Taine _ La Révolution- La conquête jacobine_67_ Les massacres de septembre

Les rôles de Marat et de Danton ; Danton, un vrai conducteur d’hommes : le 10 août et le 2 septembre, c’est moi qui l’ai fait. Les républicains sont une minorité infime. Il faut mettre une rivière de sang entre les Français et les émigrés. Septembre est le début, l’abrégé, le modèle de la Terreur. Les noms des massacreurs et de leurs inspirateurs  
Encore une fois, contrairement à ce qu’affirment pudiquement les « bonnes histoires » de la Révolution, donneurs d’ordre et exécuteurs sont parfaitement connus !

Le plan du Massacre- Marat

Depuis le 23 août  , leur résolution est prise, le plan du massacre s’est dessiné dans leur esprit, et peu à peu, spontanément, chacun, selon ses aptitudes, y prend son rôle, qu’il choisit ou qu’il subit.
Avant tous, Marat a proposé et prêché l’opération, et, de sa part, rien de plus naturel. Elle est l’abrégé de sa politique : un dictateur ou tribun, avec pleins pouvoirs pour tuer et n’ayant de pouvoirs que pour cela, un bon coupe-tête en chef, responsable, « enchaîné et le boulet aux pieds », tel est, depuis le 14 juillet 1789, son programme de gouvernement, et il n’en rougit pas : « tant pis pour ceux qui ne sont pas à la hauteur de l’entendre   ». Du premier coup, il a compris le caractère de la révolution, non par génie, mais par sympathie, lui-même aussi borné et aussi monstrueux qu’elle, atteint depuis trois ans de délire soupçonneux et de monomanie homicide, réduit par l’appauvrissement mental à une seule idée, celle du meurtre, ayant perdu jusqu’à la faculté du raisonnement vulgaire, le dernier des journalistes, sauf pour les poissardes et les hommes à piques, p.720 si monotone dans son paroxysme continu  , qu’à lire ses numéros de suite on croit entendre le cri incessant et rauque qui sort d’un cabanon de fou. Dès le 19 août, il a poussé le peuple aux prisons. « Le parti le plus sûr et le plus sage, dit-il, est de se porter en armes à l’Abbaye, d’en arracher les traîtres, particulièrement les officiers suisses et leurs complices, et de les passer au fil de l’épée. Quelle folie que de vouloir faire leur procès ! Il est tout fait. – Vous avez massacré les soldats ; pourquoi épargneriez-vous les officiers, infiniment plus coupables ? » – Et, deux jours après, insistant avec son imagination de bourreau : « Les soldats méritaient mille morts... Quant aux officiers, ils méritent d’être écartelés, comme Louis Capet et ses suppôts du Manège  . » – Là-dessus la Commune l’adopte comme son journaliste officiel, lui donne une tribune dans la salle de ses séances, lui confie le compte rendu de ses actes, et tout à l’heure va le faire entrer dans son comité de surveillance ou d’exécution.

_CONSIGNE_.
Transcrivez le passage de l'extrait sur les massacres de septembre, de « Les rôles de » à « parfaitement connus ! ». Les items ne servent à rien pour ce travail.

_LIGNES DE DONNÉES_.
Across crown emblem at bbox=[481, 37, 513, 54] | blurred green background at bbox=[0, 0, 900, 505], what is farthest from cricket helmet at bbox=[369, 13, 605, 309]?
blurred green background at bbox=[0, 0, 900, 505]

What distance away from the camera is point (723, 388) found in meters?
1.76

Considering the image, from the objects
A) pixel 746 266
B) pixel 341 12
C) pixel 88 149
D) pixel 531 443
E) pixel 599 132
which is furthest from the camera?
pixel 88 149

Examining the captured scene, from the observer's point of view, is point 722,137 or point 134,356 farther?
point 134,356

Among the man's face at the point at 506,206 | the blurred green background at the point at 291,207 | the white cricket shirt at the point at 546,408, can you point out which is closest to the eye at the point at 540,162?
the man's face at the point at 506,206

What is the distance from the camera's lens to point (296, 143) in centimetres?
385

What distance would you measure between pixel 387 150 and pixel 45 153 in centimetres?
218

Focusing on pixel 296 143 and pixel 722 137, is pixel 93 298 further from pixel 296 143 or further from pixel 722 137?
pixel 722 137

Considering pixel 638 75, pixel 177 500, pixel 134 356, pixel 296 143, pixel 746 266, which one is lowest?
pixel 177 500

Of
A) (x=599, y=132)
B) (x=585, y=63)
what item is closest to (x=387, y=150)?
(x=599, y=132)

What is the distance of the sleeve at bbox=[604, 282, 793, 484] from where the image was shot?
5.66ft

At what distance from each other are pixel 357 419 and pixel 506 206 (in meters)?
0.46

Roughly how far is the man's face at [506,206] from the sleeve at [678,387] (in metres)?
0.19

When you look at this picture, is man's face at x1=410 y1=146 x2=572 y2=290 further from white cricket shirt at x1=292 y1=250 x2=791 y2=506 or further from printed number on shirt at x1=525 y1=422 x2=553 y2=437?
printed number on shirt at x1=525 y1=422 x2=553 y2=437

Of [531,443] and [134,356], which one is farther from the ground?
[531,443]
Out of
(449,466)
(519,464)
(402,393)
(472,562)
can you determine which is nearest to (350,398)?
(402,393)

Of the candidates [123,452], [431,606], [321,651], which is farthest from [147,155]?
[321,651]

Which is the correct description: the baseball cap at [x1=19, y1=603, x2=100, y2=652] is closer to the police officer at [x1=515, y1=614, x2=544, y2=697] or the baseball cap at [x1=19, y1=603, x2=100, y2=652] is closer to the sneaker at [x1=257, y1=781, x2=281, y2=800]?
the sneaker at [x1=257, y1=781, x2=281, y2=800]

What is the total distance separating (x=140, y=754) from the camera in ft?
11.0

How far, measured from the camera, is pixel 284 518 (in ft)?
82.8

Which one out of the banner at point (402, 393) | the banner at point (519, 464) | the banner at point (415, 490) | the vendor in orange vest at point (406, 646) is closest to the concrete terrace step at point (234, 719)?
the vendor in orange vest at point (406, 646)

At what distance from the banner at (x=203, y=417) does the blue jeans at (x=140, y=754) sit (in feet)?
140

_RÉPONSE_.
Les rôles de Marat et de Danton ; Danton, un vrai conducteur d’hommes : le 10 août et le 2 septembre, c’est moi qui l’ai fait. Les républicains sont une minorité infime. Il faut mettre une rivière de sang entre les Français et les émigrés. Septembre est le début, l’abrégé, le modèle de la Terreur. Les noms des massacreurs et de leurs inspirateurs  
Encore une fois, contrairement à ce qu’affirment pudiquement les « bonnes histoires » de la Révolution, donneurs d’ordre et exécuteurs sont parfaitement connus !